Le projet « Gas to Power » initié par le Maroc doit courir jusqu'en 2025 et sans doute au-delà. Il consiste en la réalisation des différentes infrastructures :
- une jetée maritime et un terminal GNL incluant des bacs de stockage à Jorf Lasfar, à environ 120 km au sud de Casablanca ;
- quatre centrales électriques à cycles combinés CCGT à gaz, totalisant une puissance d'environ 2,4 GW. Deux seront construites à Jorf Lasfar et deux autres à Dhar Doum, au nord de Kénitra.
- des bretelles de raccordement des centrales CCGT et éventuellement des cavités souterraines de stockage du gaz;
- un gazoduc de transport reliant le terminal GNL au Gazoduc Maghreb Europe existant près de Tanger sur environ 400 km, en desservant au passage les centres de consommation des régions de Casablanca, Mohammedia et Kenitra.
A travers ce plan, il s'agit essentiellement de construire un terminal gazier à Jorf Lasfar pour réceptionner du gaz naturel liquide (GNL) arrivé par bateau depuis la vingtaine de pays qui ont déjà exprimé leur intérêt. Sur place, le liquide est re-gazéifié, puis acheminé, via gazoduc, vers différentes centrales sur le territoire, à construire ou à adapter. Le coût de ce projet est évalué à 4,6 milliards de dollars.
Le Maroc va donc devoir coordonner son plan gazier avec ce nouveau projet qui s'inscrit dans le cadre d'une vaste offensive diplomatique du Maroc en Afrique. La réalisation du plan Gas to power doit s'étaler sur une dizaine d'années.
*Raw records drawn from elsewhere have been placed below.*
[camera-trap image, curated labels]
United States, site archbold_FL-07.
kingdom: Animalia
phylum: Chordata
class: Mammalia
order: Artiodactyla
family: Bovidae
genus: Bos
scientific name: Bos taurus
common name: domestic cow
Une centaine d'entreprises, dont EDF, ENGIE ou GAZPROM ont d'ores et déjà répondu à l'appel à manifestation d'intérêt.
Le Maroc et le Nigéria ont signé bien plus qu'un accord pour acheminer le gaz vers le Royaume, qui en a besoin pour diversifier son mix énergétique. Le recours à l'importation par le gazoduc ouest-africain pourrait cependant remettre en cause la structuration actuelle du plan. Celui-ci mise, jusqu'ici, sur l'importation de gaz naturel liquéfié (GNL) par voie de mer via un port dédié encore à construire. Les infrastructures portuaires et de regazéification représentent ainsi à elles seules près de 30% du coût de tout le Plan « Gas to power », évalué en 2014 à 4,6 milliards d'euros par le ministère de l'Industrie, alors que, par ailleurs, le Maroc prévoit près de 15 milliards de dollars d'investissements (surtout via des capitaux privés) dans les énergies vertes d'ici à 2030.
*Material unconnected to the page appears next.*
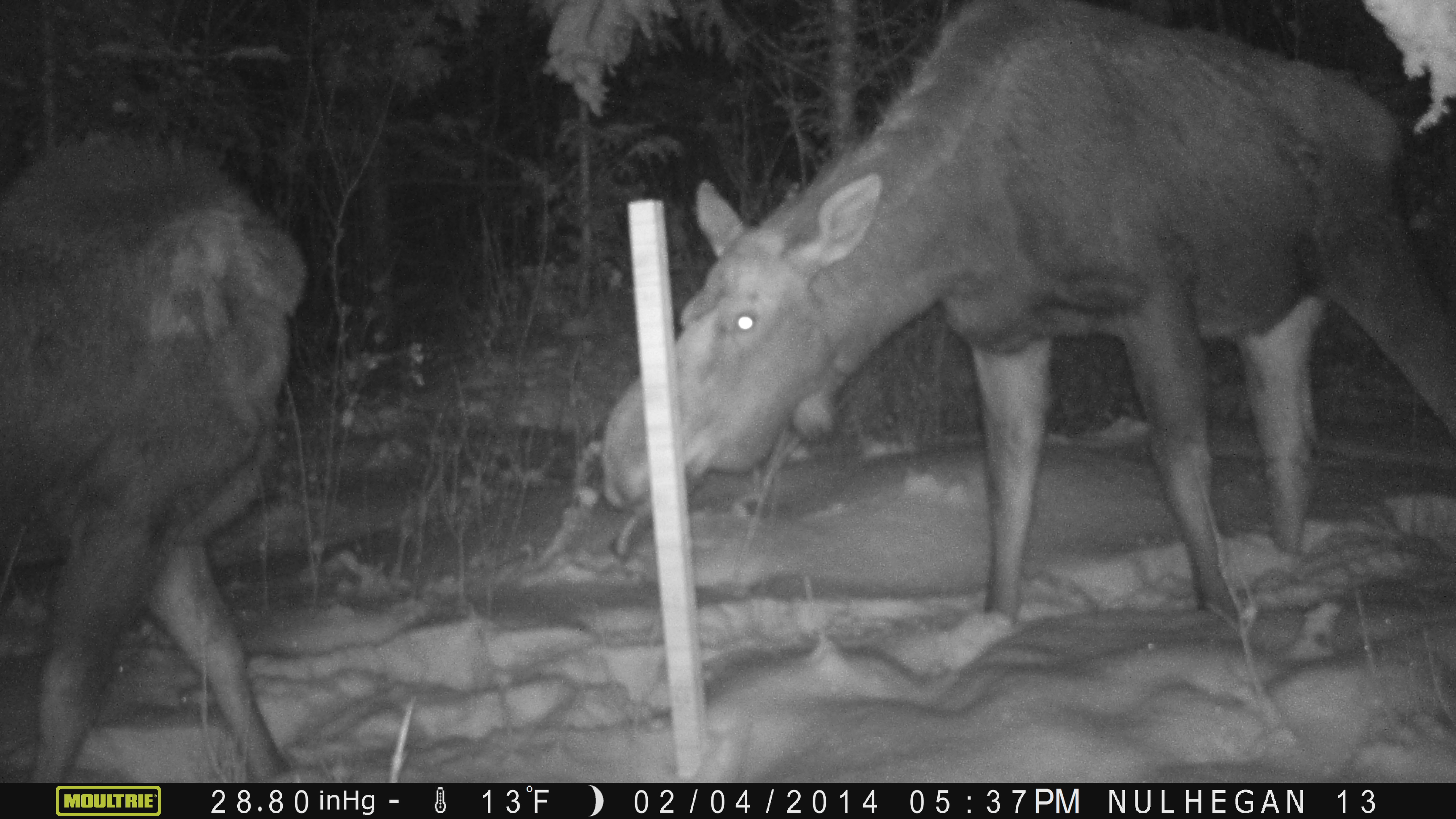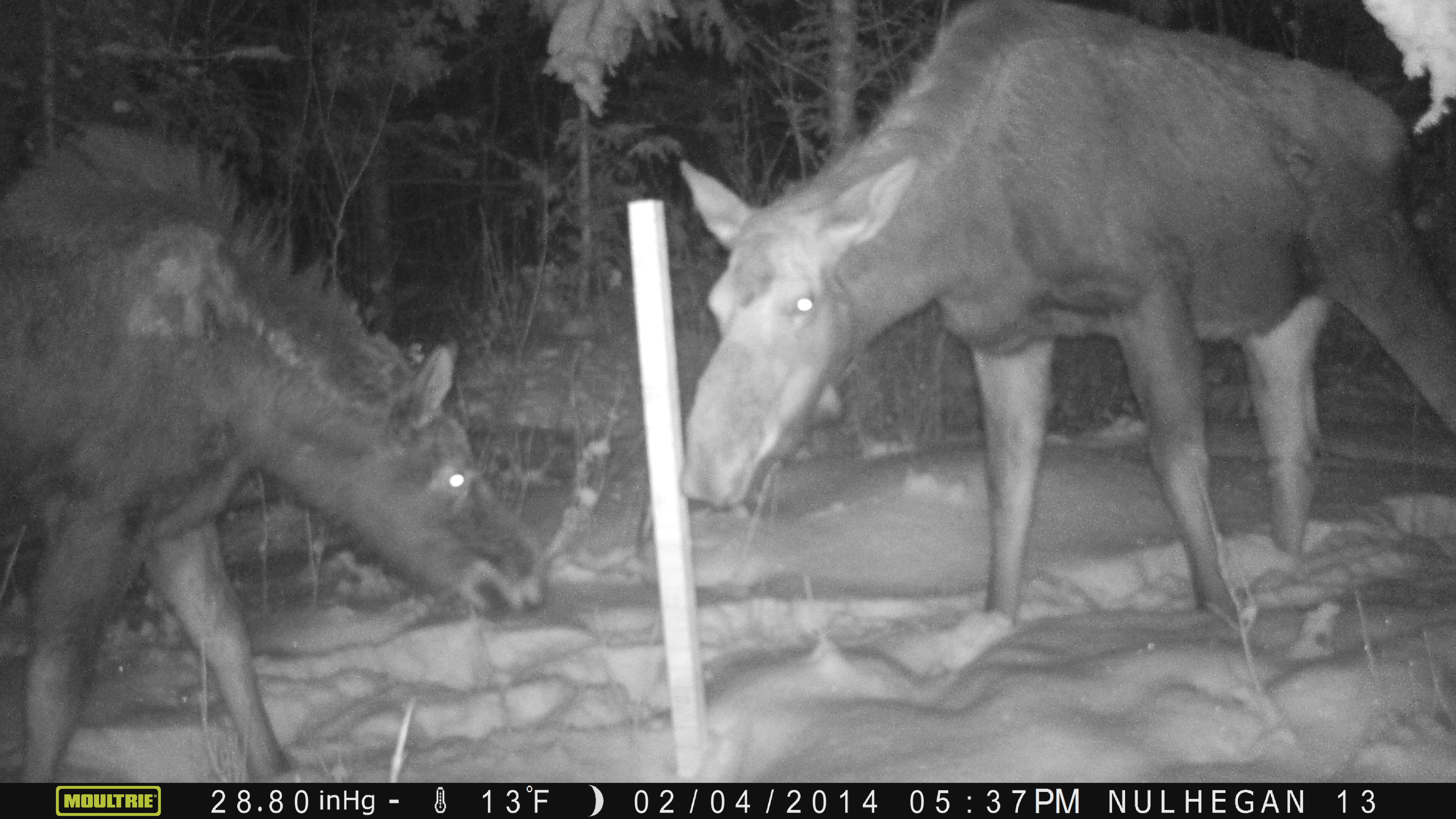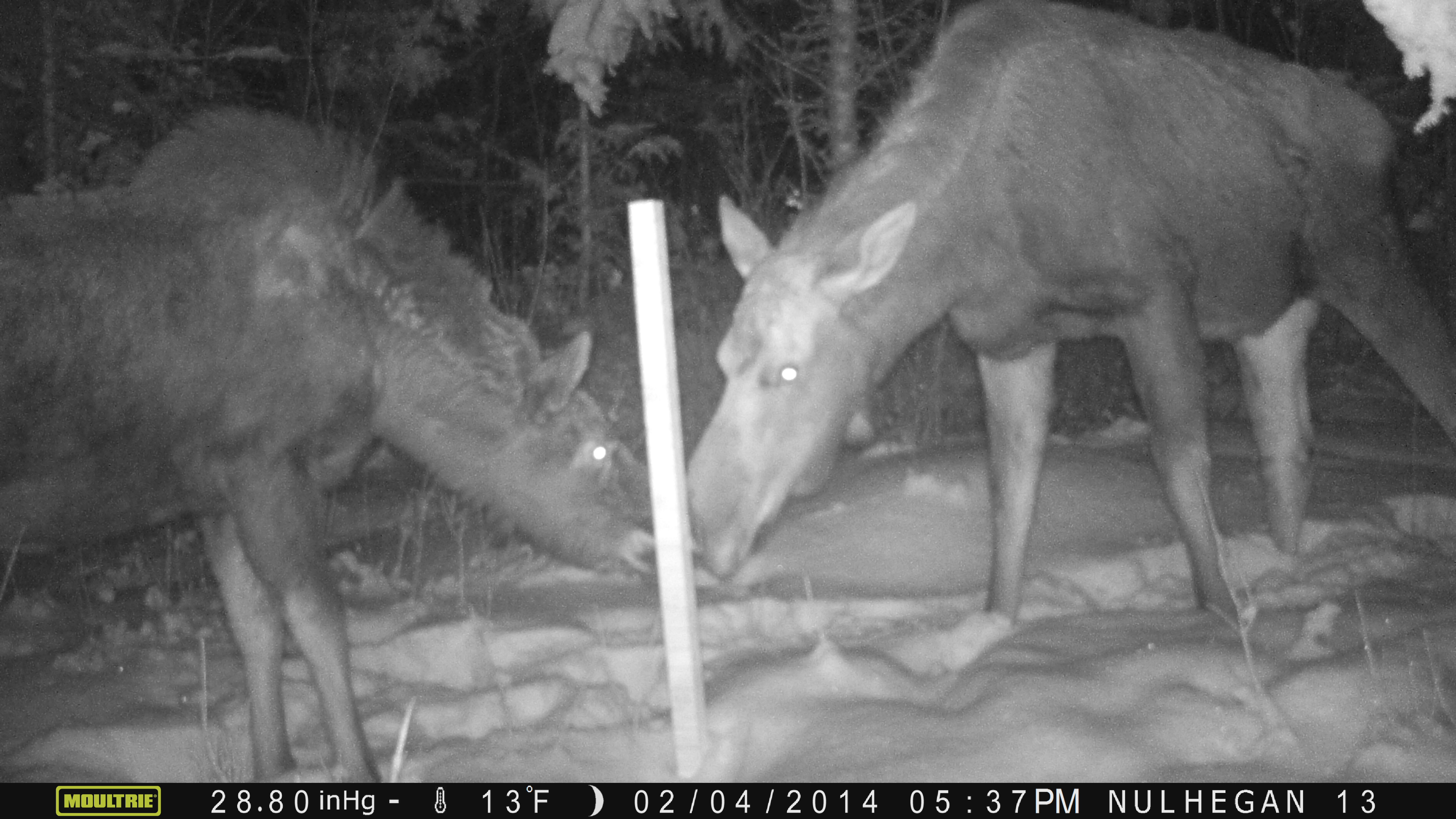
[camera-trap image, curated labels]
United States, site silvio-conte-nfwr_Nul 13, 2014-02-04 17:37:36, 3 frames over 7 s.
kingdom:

2.3 Le gazoduc Nigéria-Maroc, levier pour l'indépendance gazière
L'approvisionnement en gaz de nos deux centrales se fait sur les quantités perçues au titre des royalties du passage du gazoduc Algérie-Espagne par le territoire marocain. En effet, le Maroc et l'Algérie sont liés par un contrat qui autorise notre voisin à utiliser un gazoduc traversant le Maroc pour approvisionner le marché européen. En contrepartie, le Royaume obtient des redevances en nature, sous forme de gaz. En tout, le Maroc pompe quelque 750 millions de m3 de gaz, par an, sur ce pipeline. Dans la Loi de Finances 2016, la valeur de cette quantité de gaz est évaluée à quelque 2 milliards de dirhams.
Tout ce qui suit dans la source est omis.